“More than you can count, detective.”
“I’m going to ask you again. If I don’t get the right answer this time I’m going to shut you down.”
“Okay, please, don’t shut me down or restart me. There are many RAID levels, really.”
“I want to take it easy today.”
“Say no more. I think you should check out RAID 2, 3 and 4. You could finish by lunch, no sweat.”
The detective wasn’t convinced by the OS’ answer but what choice did he have? He trudged all the way to RAID 2.
He wasn’t prepared for what he saw next. RAIDs 2, 3 and 4 all looked the same from the outside!
This is how data flows:
We’ve seen earlier that data is written in blocks. However, there are situations where you’d want data to be written in bits (the smallest possible) and bytes (8 bits, the standard word size).
RAID 2 lets you write in bits. In fact, it lets you stripe in bits – each subsequent bit is written on a separate drive. Then, to keep its redundancy tag intact, it adds parity.
Where are the parity bits written?
On a separate drive. This is why RAID 2 is called bit-level striping with dedicated parity. Parity data is on a dedicated drive.
RAID 3 has byte-level striping with dedicated parity. Like RAID 2, RAID 3 also has a dedicated parity drive, and parity isn’t mixed with the main information.
You know what’s coming next.
RAID 4 is block-level striping with dedicated parity.
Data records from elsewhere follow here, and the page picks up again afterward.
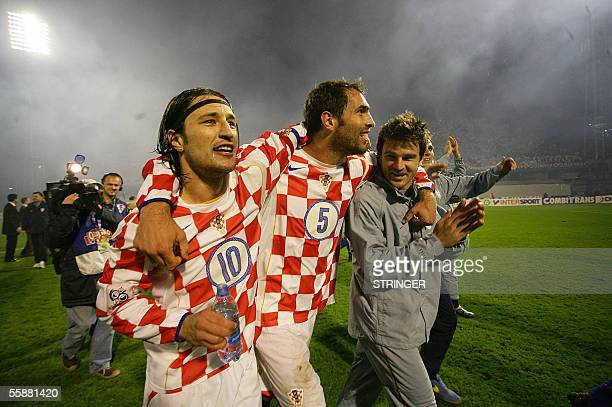 Croatian national soccer team players Niko Kovac Igor Tudor and Anthony Seric celebrate after their team won 10 against Sweden in their 2006 World...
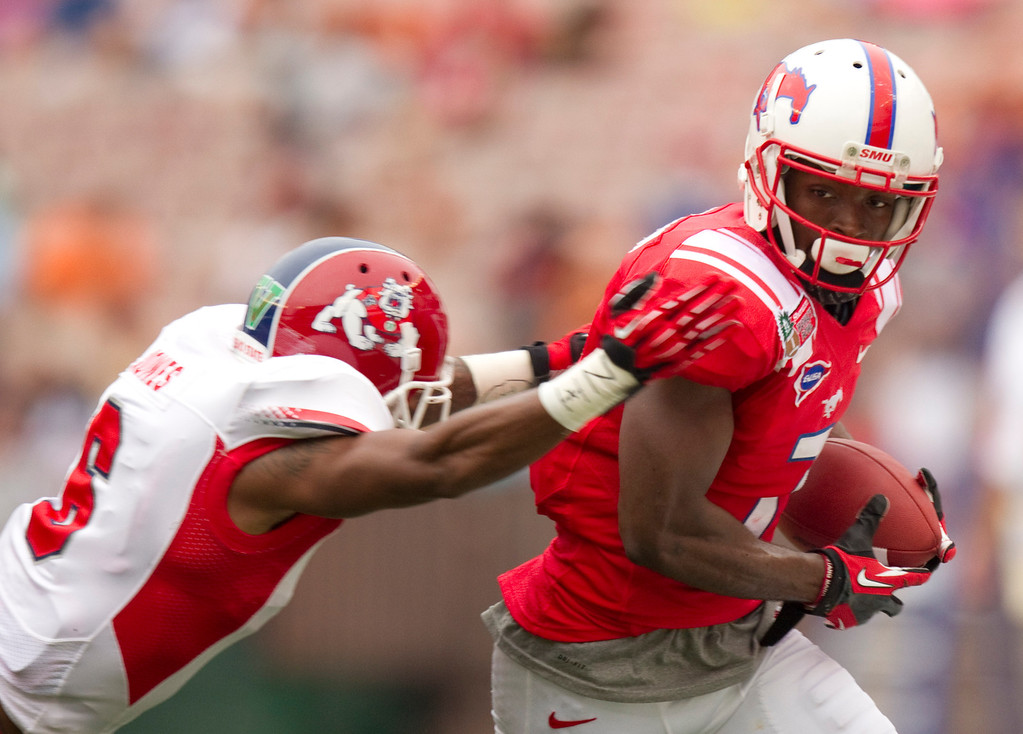 . Fresno State defensive back L.J. Jones (6) grabs SMU wide receiver Der\'rikk Thompson (7) from behind and pushes him out of bounds in the second quarter of the Hawaii Bowl in an NCAA college football game Monday, Dec. 24, 2012, in Honolulu. (AP Photo/Eugene Tanner)
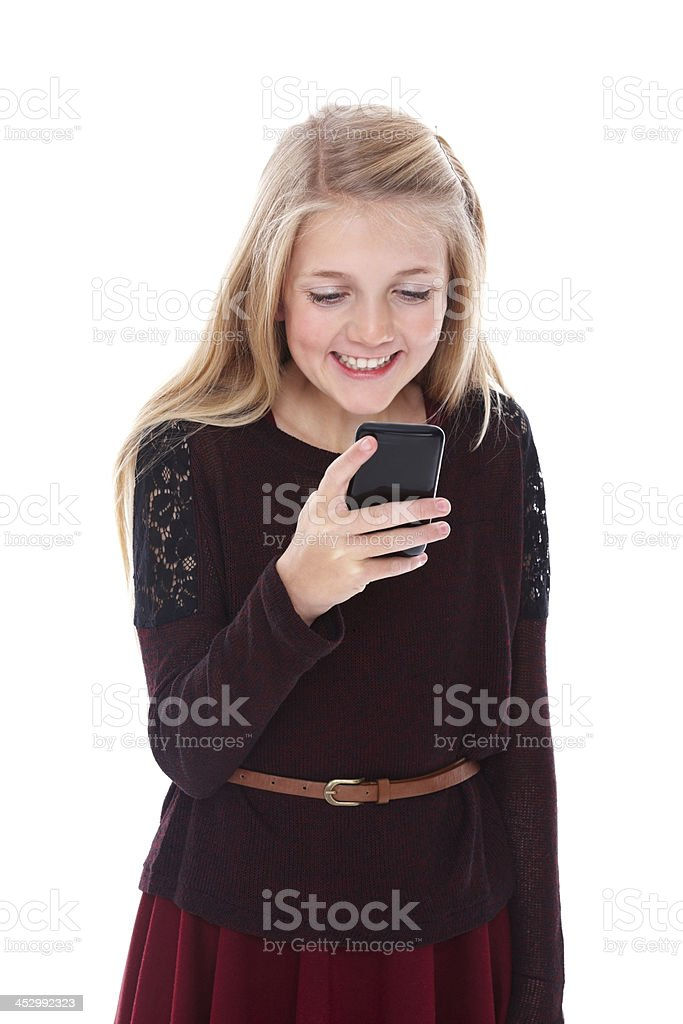 Cute little girl reading  text message on cell phone smiling royalty-free stock photo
All parity data is written to a single drive.
Because the parity drive is written to a single drive the overall write performance will depend directly on how good the write performance of this drive is. This could cause bottlenecks.
This is the main complication with parity anyway. Parity data needs to be calculated while new data is being added. If a drive fails, the information is rebuilt again. These calculations are taken care of by the controller, but it adds to the overhead.
RAID 2 and RAID 3 are almost extinct. RAID 4 is very rare. Why?
Because there is a way to spread the parity data to multiple disks, eliminating many of the bottleneck problems associated with RAIDs 2, 3 and 4. Good to know neither of these were involved in the ‘murder’.
Lunch time! The detective though it was best to put it off until tomorrow. At least he was ahead of the curve, and in the home stretch.